Your DH's job sounds absolutely shit - he should definitely look for another one.
However I suspect he's embellishing / exaggerating / lying...
Given his attitude to not giving up his hobby time to facilitate you returning to work, I'd bet large amounts that his work is not as inflexible as he says, he just doesn't want it to be flexible.
I've worked with men who've openly admitted to staying at work until after the children are in bed to avoid childcare / parenting, and fed their wives ongoing stories about how unavoidable it is that they work til 7pm. Actually they're surfing the internet, chatting, snacking etc. around doing a desultory bit of work - a few emails or similar - whi h they could easily have finished by 5pm if they'd been motivated to work efficiently to get home to their beloved family ... Not being unfaithful or anything, but also not swamped with urgent work.
Your DH doesn't have to be such an allegedly whipped wage slave - he could find a more flexible job if this one is really as tyrannical as he claims - he just wants to stay where he is because actually it suits him.
You don't know yet what you want to do, so be pragmatic. Utilise this time when school holidays aren't a factor and you're still with your husband so don't need to pay rent anywhere.
Don't waste your time and energy on an evening course which will wind your selfish husband up because he doesn't want to parent his child, you're right a random evening course won't get you anywhere given you're already postgraduate educated.
I think you need to find a daytime job say 3 days per week which will "only" cover childcare and a little bit left over for now, and get your DC settled into a nursery or childminder so you're employed. Practice being a single parent with the benefit of not paying rent for now and get a track record back at work for your CV.
Once your child qualifies for 30 hours up the nursery or childminder to full time and study the other two days.
Use the time before that to research what you actually want to do and what qualifications you need.

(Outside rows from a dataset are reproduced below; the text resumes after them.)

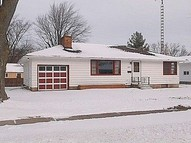 Address Not Disclosed Waupun WI, 53963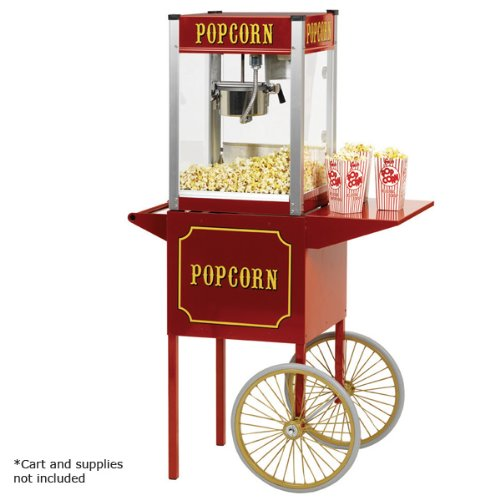 Paragon Theater Pop 4 Ounce Popcorn Machine for Professional Concessionaires Requiring Commercial Quality High Output Popcorn Equipment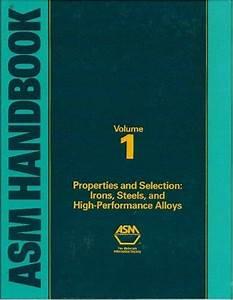 Guides  U0026 Handbooks - Welding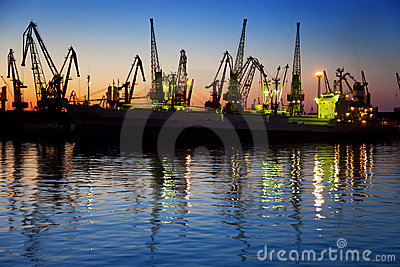Harbor / Cargo / Silhouette of  Cranes at Sunset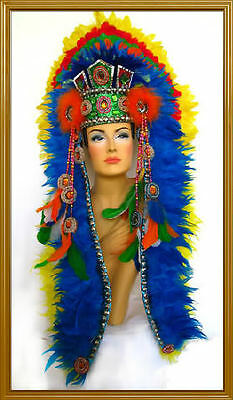 Feather Headdress Spirit Chief Indian Native Navajo Tribal Custom Charm Rings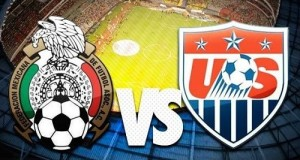 USA vs Mexico Head to Head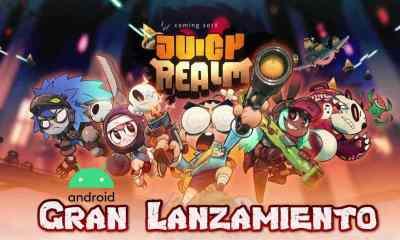 Juicy Realm para Android Brutal juego móvil que te encantará jugar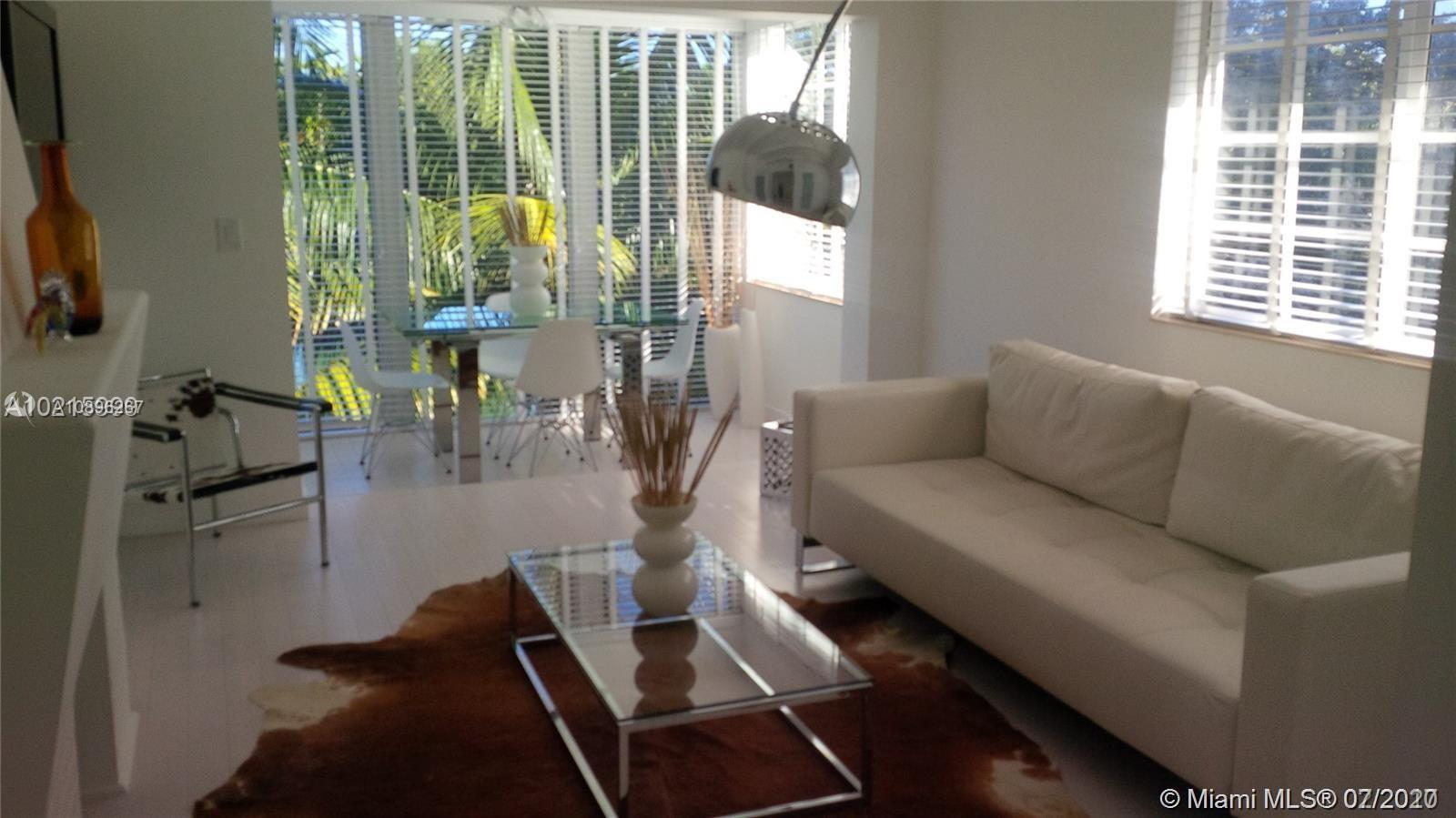 3915  Meridian Ave #205 For Sale A10896267, FL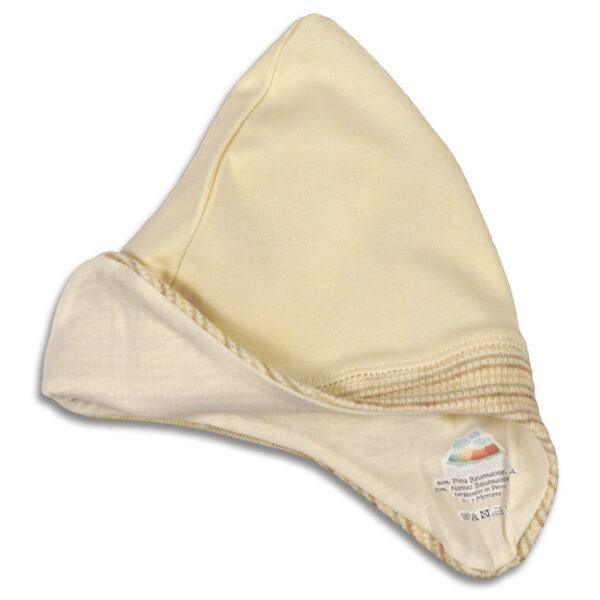 Chill n Feel - Baby-Mütze mit Ohrenschutz aus naturbelassener Biobaumwolle Beige Geringelt (7)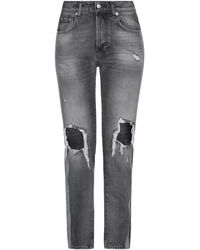 Department 5 Denim Trousers - Grey
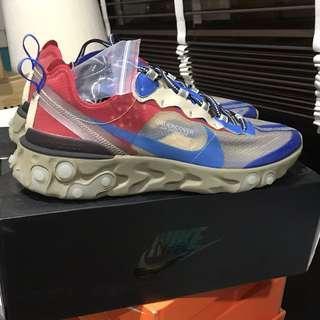 size 40 9f448 380fd US 10.5 Nike x Undercover React Element 87 Light Beige Chalk Blue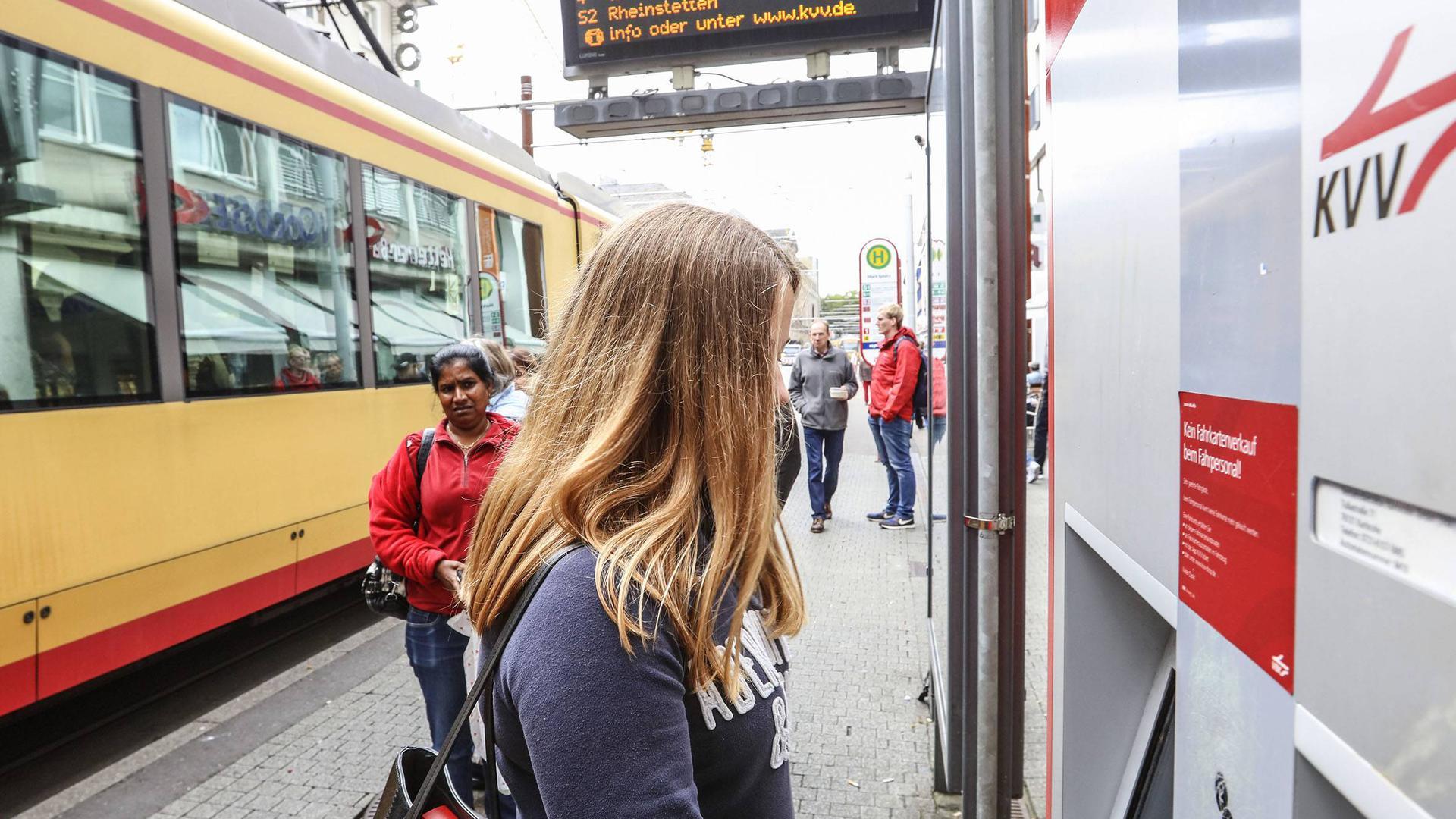 KVV Stadtbahn Karlsruher-Verkehrs-Verbund Straßenbahn Karlsruhe
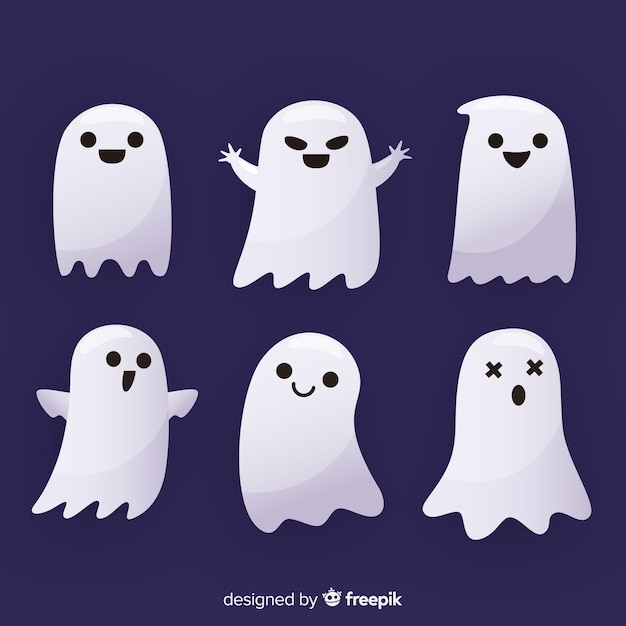 Collezione di fantasmi di halloween piatta Vettore Premium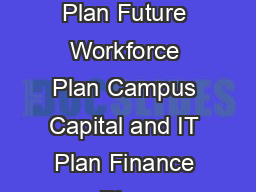 Ne W DIRECTIONS TRATE P AN    Education Plan Research and Innovation Plan Future Workforce Plan Campus Capital and IT Plan Finance Plan CONTENTS       The University aspires to be a global leader in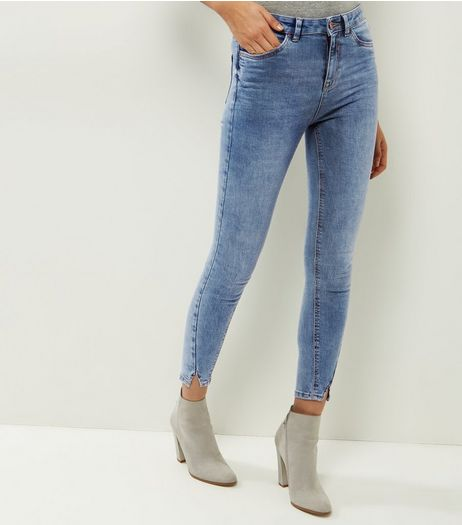 Pale Blue Twist Hem Jeans  | New Look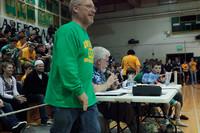 6652 Vashon Island Rock Tournament 2010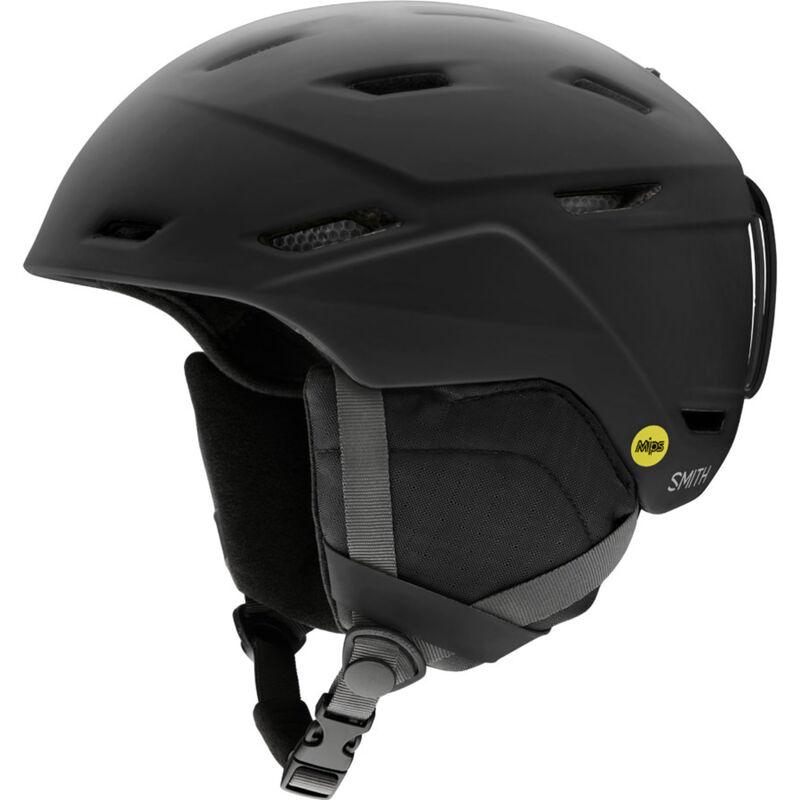 Smith Mission MIPS Helmet Mens image number 0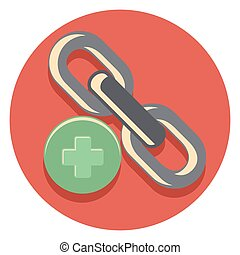 chain and plus flat icon in circle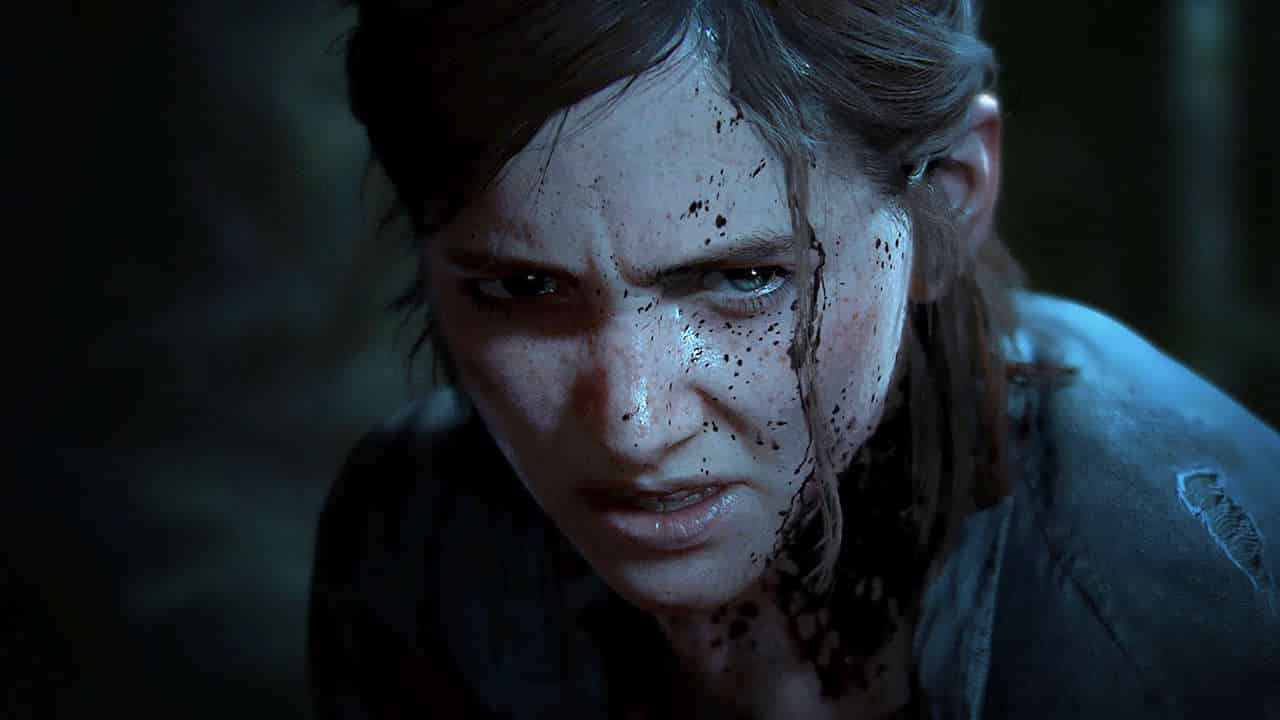 The Last of Us Multiplayer Naughty Dog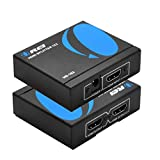 OREI HDMI Splitter 1 in 2 Out 4K - 1x2 HDMI Display Duplicate/Mirror - Powered...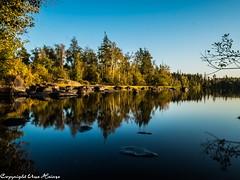 Djupasjön 092019 02 (U. Heinze) Tags: schweden sverige sweden smaland himmel sky herbst wasser see lake landschaft nature natur olympus omd em1markii panasonic 818mm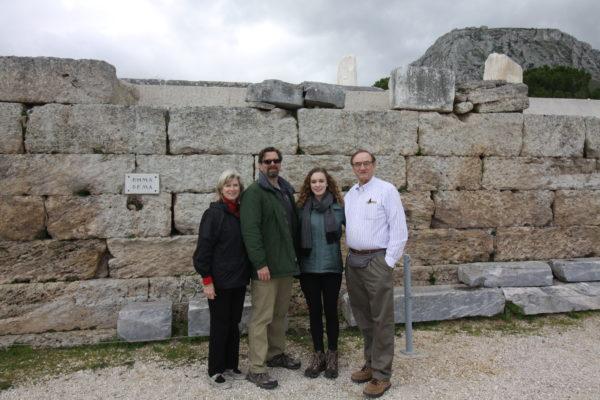 Photo of Bema where Paul stood before Gallio in Corinth, Greece IMG_5297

Don't "throw away" the qualifications you already have - think laterally and work out how they could be advantageous in some kind of tangentially related career. Then you may well not have to start right at the bottom.
I've changed career twice but never started right at the bottom because I've linked the qualifications and experience from the previous career to the new one and negotiated starting higher up pay and responsibility scales. You need to see your existing qualifications and experience as an advantage in going into a new career, and be creative and pragmatic about how you approach choosing and starting a "nearly new" career - you needn't start right at the bottom at 40 with a masters and work history.